O sinal amarelo do Elevidys

  • Categoria do post:JOTA

A discussão sobre como garantir medicamentos comprovadamente eficazes, seguros e sustentáveis para o sistema de saúde está cada vez mais complexa no Brasil. Governo, Congresso, Justiça, profissionais de saúde e organizações de pacientes estão envolvidos nesse debate, mostrando como o tema é delicado e importante.

Medicamentos trazem em si esperança. De cura, de vidas salvas, de mais bem-estar e qualidade. Legítima, a expectativa não significa, contudo, que os prognósticos sempre se materializem. Novos tratamentos também podem resultar em frustrações.

Com notícias da Anvisa e da ANS, o JOTA PRO Saúde entrega previsibilidade e transparência para empresas do setor

É que ocorre, neste momento, com o Elevidys. De sonho para o tratamento de pessoas com distrofia muscular de Duchenne, uma doença rara, tornou-se um problema de saúde pública, após as mortes de três pacientes – um deles possivelmente no Brasil – que faziam uso do medicamento, cuja dose única custa R$ 13,6 milhões. As vendas do produto foram suspensas no país.

O Elevidys nos obriga a pensar melhor em como as inovações em saúde, como os medicamentos, estão chegando até nós, usuários finais. Existe sempre o clamor para que elas sejam aprovadas o mais rapidamente possível, na linha de “quanto mais tecnologias disponíveis, melhor”. Será mesmo o caminho mais adequado?

Não se trata de discussão acessória. Segundo a Instituição Fiscal Independente, despesas com inovação tecnológica e a inflação da saúde são os vetores que mais impactam os custos do sistema de saúde no país, superiores ao envelhecimento populacional e ao aumento da frequência de cobertura dos serviços de saúde.

Logo, definir como este gasto se dá é central para a saúde que queremos, hoje e no futuro. Até porque, cada vez mais, a população vai demandar mais assistência e, cada vez mais, a assistência vai depender mais da tecnologia.

Sistemas de saúde como o do Brasil dispõem de um modelo organizado de incorporação de novas tecnologias, processo chamado de Avaliação Tecnológica em Saúde (ATS). Seu papel é analisar aspectos como eficácia, segurança do paciente e viabilidade econômica relacionados às inovações.

É a ATS que garante que a inovação traz ganhos reais para a saúde dos pacientes em comparação com opções já disponíveis. É ela, também, que afere se os benefícios terapêuticos obtidos justificam o custo adicional com a novidade. Sem a ATS, a incorporação converte-se em um salto no escuro, um ato sem balizas em evidências científicas robustas e preços justos.

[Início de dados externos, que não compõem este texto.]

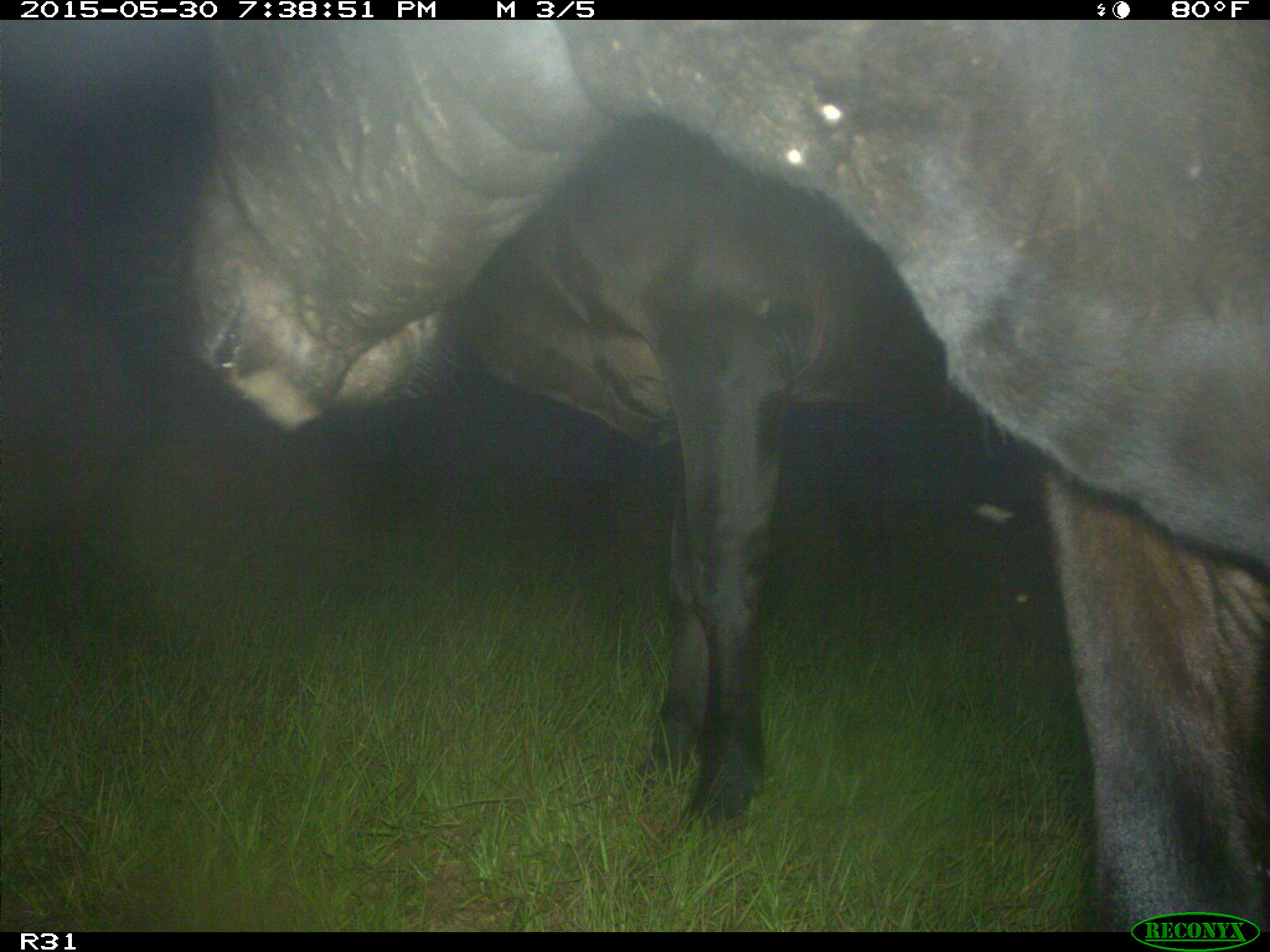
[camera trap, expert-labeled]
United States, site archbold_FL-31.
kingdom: Animalia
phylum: Chordata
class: Mammalia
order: Artiodactyla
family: Bovidae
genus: Bos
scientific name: Bos taurus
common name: domestic cow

Um país com recursos escassos como o Brasil não pode despender gastos sem critérios muito bem definidos e rigorosos. Neste sentido, precisamos atuar com o Judiciário para mitigar a judicialização que, em algumas situações, contorna decisões das instâncias governamentais de ATS e concede acesso a medicamentos com evidências científicas frágeis. Temos algumas ações a tomar.

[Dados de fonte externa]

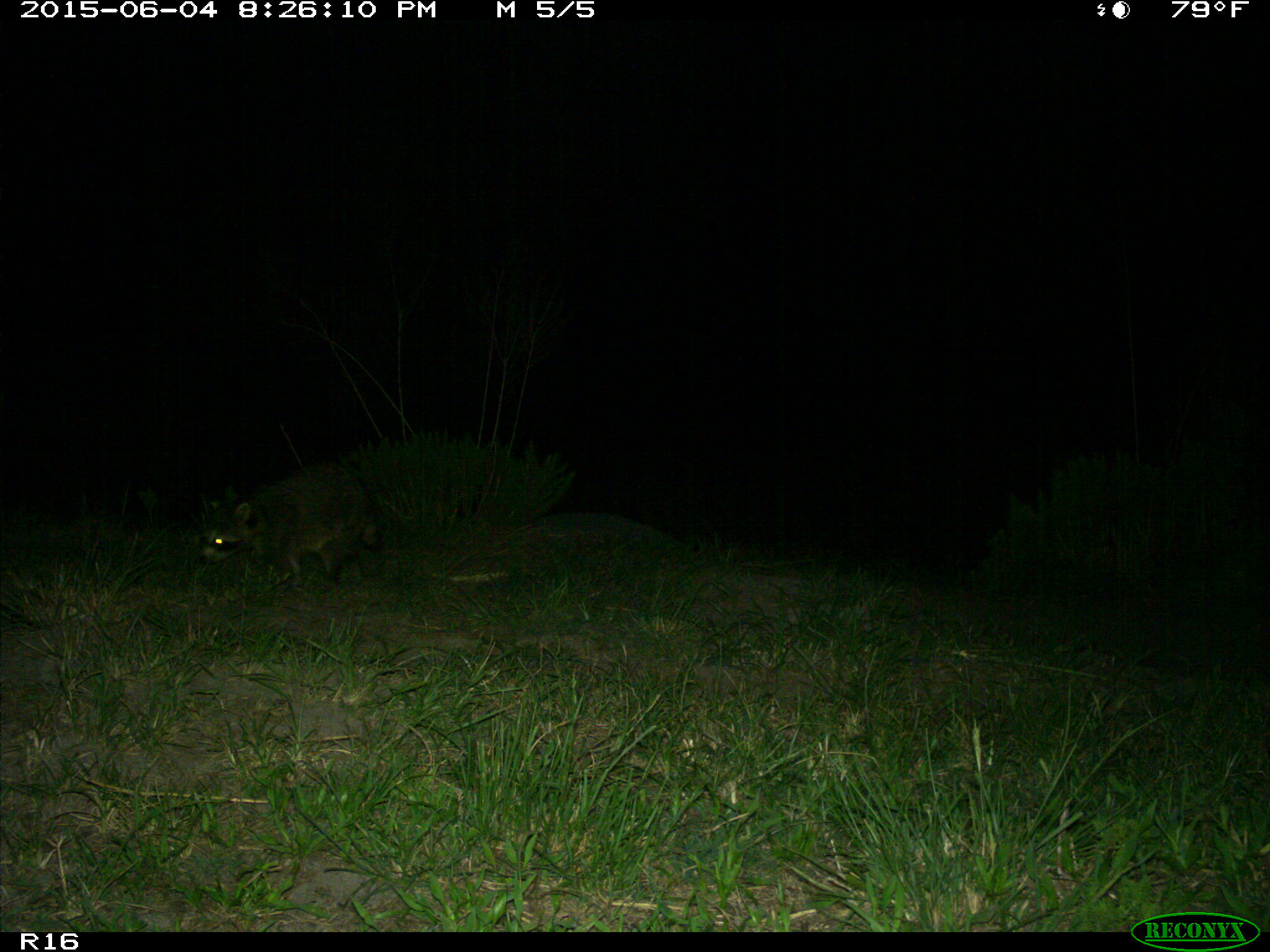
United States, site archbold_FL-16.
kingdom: Animalia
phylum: Chordata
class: Mammalia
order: Carnivora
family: Procyonidae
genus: Procyon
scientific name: Procyon lotor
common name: common raccoon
Procyon lotor (common raccoon).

Primeiro, toda inovação tem que ter sua eficácia, sua segurança e seu custo avaliados por meio da ATS, que deve tornar-se obrigatória – e com prazos compatíveis, sem açodamento.

Segundo, precisamos melhorar a integração do processo de registro na Anvisa, de precificação na CMED (Câmara de Regulação do Mercado de Medicamentos) e de decisão sobre incorporação na Conitec (Comissão Nacional de Incorporação de Tecnologias) para o SUS e na ANS para a saúde suplementar. Neste sentido, a incorporação para o SUS e para a saúde suplementar também deveria ser unificada, realizada por um órgão único – hoje, cada um tem seu rito próprio, com regras e até preços próprios.

Em terceiro lugar, o país precisa adotar mecanismos de compartilhamento de riscos, de forma que os fornecedores também arquem com riscos e incertezas das inovações. Hoje, se um tratamento não surte os efeitos prometidos, como pode vir a ser o caso do Elevidys, o ônus do insucesso fica integralmente com quem pagou por ele: o contribuinte de impostos, no caso do SUS, ou o usuário de plano de saúde, na rede privada.

Informações direto ao ponto sobre o que realmente importa: assine gratuitamente a JOTA Principal, a nova newsletter do JOTA

É imprescindível que o Estado brasileiro estabeleça critérios de priorização claros e eficientes para a aquisição e a incorporação de tecnologias em saúde, visando garantir o direito à saúde sem comprometer a sustentabilidade financeira do sistema. Sem isso, o risco é de outros sonhos se transformarem em novos e indesejáveis problemas.

O caso do Elevidys mostra o difícil equilíbrio entre agilizar o acesso a tratamentos inovadores e garantir que eles funcionem e sejam seguros, principalmente para doenças raras com opções limitadas.